[What you need to do]: Going line by line through the records below, write out everything starting with the line containing "Customized metal foldback clip" and going on through the line containing "I nuovi orari", exactly and inclusively. Pictures do not go in.

[Opening Data provided section]

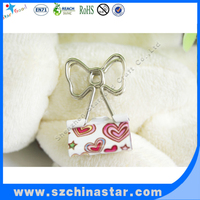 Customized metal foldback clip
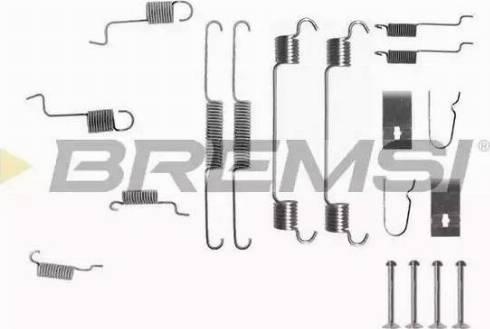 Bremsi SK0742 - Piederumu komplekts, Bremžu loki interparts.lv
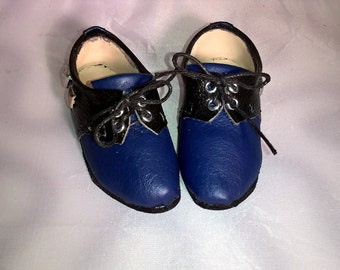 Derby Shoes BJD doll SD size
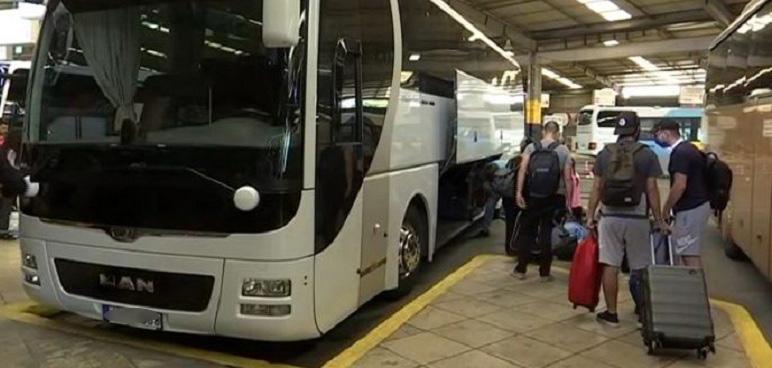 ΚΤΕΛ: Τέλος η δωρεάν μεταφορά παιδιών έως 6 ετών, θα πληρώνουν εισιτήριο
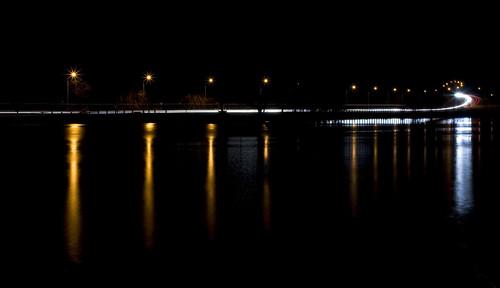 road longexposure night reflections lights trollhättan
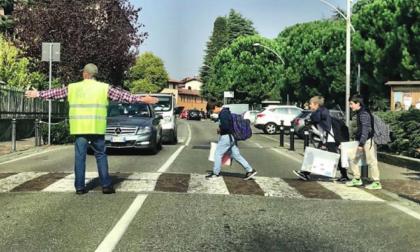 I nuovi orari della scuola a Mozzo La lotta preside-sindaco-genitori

[Closing Data provided section]
[Opening Data provided section]

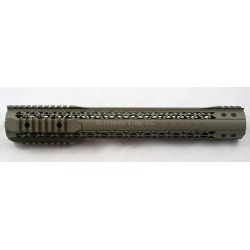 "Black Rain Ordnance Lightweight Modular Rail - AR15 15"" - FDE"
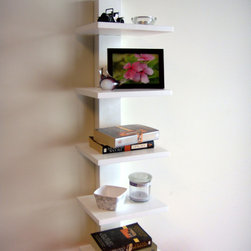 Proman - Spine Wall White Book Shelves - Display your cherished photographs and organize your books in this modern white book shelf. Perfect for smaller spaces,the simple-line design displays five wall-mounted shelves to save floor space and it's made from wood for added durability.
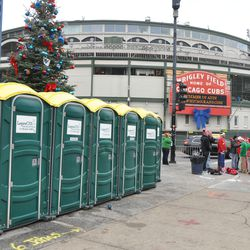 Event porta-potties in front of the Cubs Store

[Closing Data provided section]

[Reply to the exercise]:
 Customized metal foldback clip
 Bremsi SK0742 - Piederumu komplekts, Bremžu loki interparts.lv
 Derby Shoes BJD doll SD size
 ΚΤΕΛ: Τέλος η δωρεάν μεταφορά παιδιών έως 6 ετών, θα πληρώνουν εισιτήριο
 road longexposure night reflections lights trollhättan
 I nuovi orari della scuola a Mozzo La lotta preside-sindaco-genitori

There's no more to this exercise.